Sorry, I added the credit now. Hope you don't mind it now? :)
I have to say that I find these pictures extremely aesthetical. It's crazy how the brutally powerful CPUs we have today are successors to processors created not so long ago that also, though very intricate, fit into one picture...
Thanks! No worries, I just found it amusing to randomly encounter one of my die photos. I agree, it's remarkable how much complexity there is in a modern CPU compared to the early ones.
Despite being mentioned throughout the post, I don't see a link to the video in question. I saw it when it was posted a few weeks back and really enjoyed it. I would highly recommend giving it a watch, especially if the ramifications of P vs NP are new to you [1]
Thanks. I also added the link to the post now. Frankly, I did not count on people getting to the blog post in any other way than being curious after watching the video. :D
> We recently made a Polylog video about the P vs NP problem. As usual, our goal was to present an underrated topic in a broadly understandable way
Interesting post but not sure why the author calls it underrated. It seems to get a fare share of attention and love amongst those that care about such things.
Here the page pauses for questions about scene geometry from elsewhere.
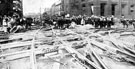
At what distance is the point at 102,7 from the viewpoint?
37.6 meters

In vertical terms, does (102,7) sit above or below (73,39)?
above

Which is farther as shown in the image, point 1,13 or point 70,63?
point 1,13

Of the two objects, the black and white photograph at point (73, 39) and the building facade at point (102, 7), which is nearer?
the black and white photograph at point (73, 39)

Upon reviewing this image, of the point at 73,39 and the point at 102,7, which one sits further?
the point at 102,7

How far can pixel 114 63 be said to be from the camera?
5.75m

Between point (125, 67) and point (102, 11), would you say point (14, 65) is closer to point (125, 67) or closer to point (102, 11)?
point (125, 67)

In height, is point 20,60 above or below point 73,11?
below

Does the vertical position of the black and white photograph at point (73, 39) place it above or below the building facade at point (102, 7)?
below

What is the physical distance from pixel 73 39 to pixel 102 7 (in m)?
29.3

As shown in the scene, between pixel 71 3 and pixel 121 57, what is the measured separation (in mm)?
35289

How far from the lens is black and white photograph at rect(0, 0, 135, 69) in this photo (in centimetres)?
578

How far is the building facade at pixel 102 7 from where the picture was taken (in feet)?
118

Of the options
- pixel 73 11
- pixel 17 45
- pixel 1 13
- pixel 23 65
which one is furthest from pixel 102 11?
pixel 23 65

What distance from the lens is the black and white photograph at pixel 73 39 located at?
578cm
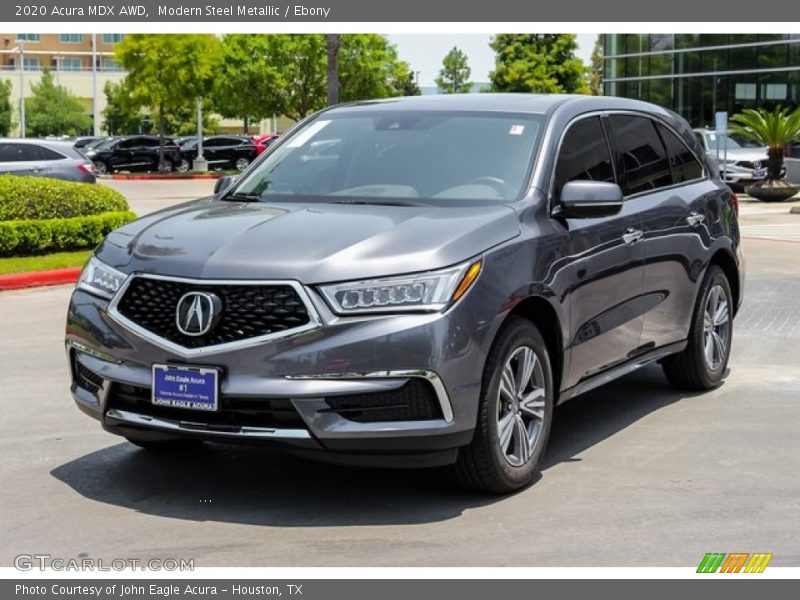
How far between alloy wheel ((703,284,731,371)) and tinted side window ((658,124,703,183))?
28.6 inches

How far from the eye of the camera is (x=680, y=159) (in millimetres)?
8242

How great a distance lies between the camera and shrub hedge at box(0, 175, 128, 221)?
52.8 feet

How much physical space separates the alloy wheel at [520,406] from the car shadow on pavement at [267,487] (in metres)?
0.27

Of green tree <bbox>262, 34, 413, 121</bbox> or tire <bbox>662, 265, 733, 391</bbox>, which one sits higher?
green tree <bbox>262, 34, 413, 121</bbox>

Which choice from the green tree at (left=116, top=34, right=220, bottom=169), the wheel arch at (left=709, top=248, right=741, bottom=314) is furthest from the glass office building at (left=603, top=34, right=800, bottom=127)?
the wheel arch at (left=709, top=248, right=741, bottom=314)

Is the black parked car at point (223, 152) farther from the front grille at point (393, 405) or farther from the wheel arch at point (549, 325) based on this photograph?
the front grille at point (393, 405)

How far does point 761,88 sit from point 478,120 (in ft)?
128

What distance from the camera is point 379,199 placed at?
21.0 ft

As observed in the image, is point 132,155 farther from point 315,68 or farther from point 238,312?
point 238,312

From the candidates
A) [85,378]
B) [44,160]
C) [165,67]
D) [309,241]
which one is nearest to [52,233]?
[44,160]

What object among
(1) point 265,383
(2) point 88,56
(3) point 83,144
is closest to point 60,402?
(1) point 265,383

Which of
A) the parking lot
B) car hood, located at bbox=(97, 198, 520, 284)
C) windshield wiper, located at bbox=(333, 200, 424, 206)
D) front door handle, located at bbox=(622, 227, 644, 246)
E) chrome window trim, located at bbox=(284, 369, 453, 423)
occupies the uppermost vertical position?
windshield wiper, located at bbox=(333, 200, 424, 206)
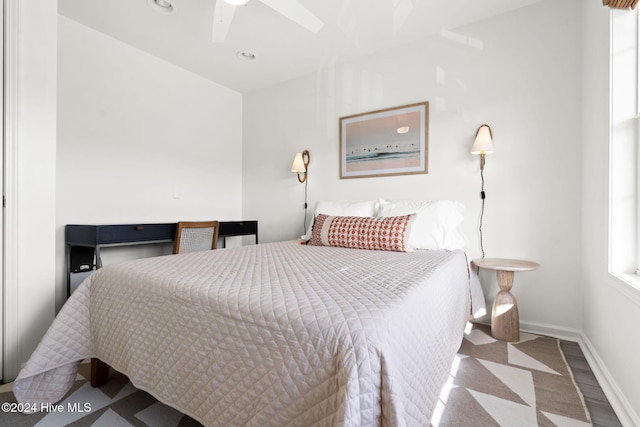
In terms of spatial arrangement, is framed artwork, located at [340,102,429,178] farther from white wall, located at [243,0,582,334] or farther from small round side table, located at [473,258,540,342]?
small round side table, located at [473,258,540,342]

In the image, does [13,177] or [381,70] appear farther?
[381,70]

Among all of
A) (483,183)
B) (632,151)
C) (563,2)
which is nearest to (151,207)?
(483,183)

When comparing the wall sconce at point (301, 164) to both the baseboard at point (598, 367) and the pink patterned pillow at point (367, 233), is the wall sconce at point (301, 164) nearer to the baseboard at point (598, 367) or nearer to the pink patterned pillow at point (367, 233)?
the pink patterned pillow at point (367, 233)

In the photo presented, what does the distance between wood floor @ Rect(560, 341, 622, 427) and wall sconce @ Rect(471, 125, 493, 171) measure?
1443 mm

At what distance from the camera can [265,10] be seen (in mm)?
2354

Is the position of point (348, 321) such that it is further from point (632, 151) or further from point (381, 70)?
point (381, 70)

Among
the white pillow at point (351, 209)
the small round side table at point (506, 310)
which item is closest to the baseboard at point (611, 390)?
the small round side table at point (506, 310)

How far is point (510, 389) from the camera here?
1.53 meters

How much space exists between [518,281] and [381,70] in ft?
7.29

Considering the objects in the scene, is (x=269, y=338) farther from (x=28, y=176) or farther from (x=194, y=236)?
(x=194, y=236)

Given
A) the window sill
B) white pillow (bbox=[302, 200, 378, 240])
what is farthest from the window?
white pillow (bbox=[302, 200, 378, 240])

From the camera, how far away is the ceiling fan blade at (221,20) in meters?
2.32

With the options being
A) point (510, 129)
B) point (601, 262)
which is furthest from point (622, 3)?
point (601, 262)

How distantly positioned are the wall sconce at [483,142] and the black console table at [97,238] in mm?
2682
Interestingly the shortest route question of the salesman problem (which is what everyone associates it with) is NP-hard and thus not necessarily even within NP. P vs NP is specifically about P vs NP complete whereas NP-hard is problems that are at least as hard as NP-complete but need not be in NP nor decision problems. So make sure you give the “is there a route <= k” version because the much more common “find the shortest route version” is not NP.
Somebody really should come up with better names. I know for a fact I knew the difference once, but right now I cannot even remember what it was without clicking the link. Surely many people who heard about this problem (and that's a lot of people, it's about as pop-mathy as it gets) don't even suspect these aren't synonymous.
Yes. A maximal value of k can be calculated as (largest weight in the graph) times (number of nodes in the graph). At that point you can do binary search to find the smallest k for which a solution exists.
Under the assumption that the <= question can be answered in polynomial time, this entire algorithm will also complete in polynomial time.
It’s indeed NP-complete if edge lengths are integers or otherwise discretized. But the general traveling salesman problem has no such restriction, so you can’t finitely enumerate in the general case.
In the general case, you just have a big list of edge weights, which means you have to be able to write the edge weights down.
If you want to represent the problem as a bunch of points in a Euclidean plane with free travel, that's a different (and easier) problem.
And even then, while it might take an infinite number of steps to specify the answer at infinite resolution, it will only take a finite number of steps to specify the answer at any level you're capable of writing down.
> it will only take a finite number of steps to specify the answer at any level you're capable of writing down.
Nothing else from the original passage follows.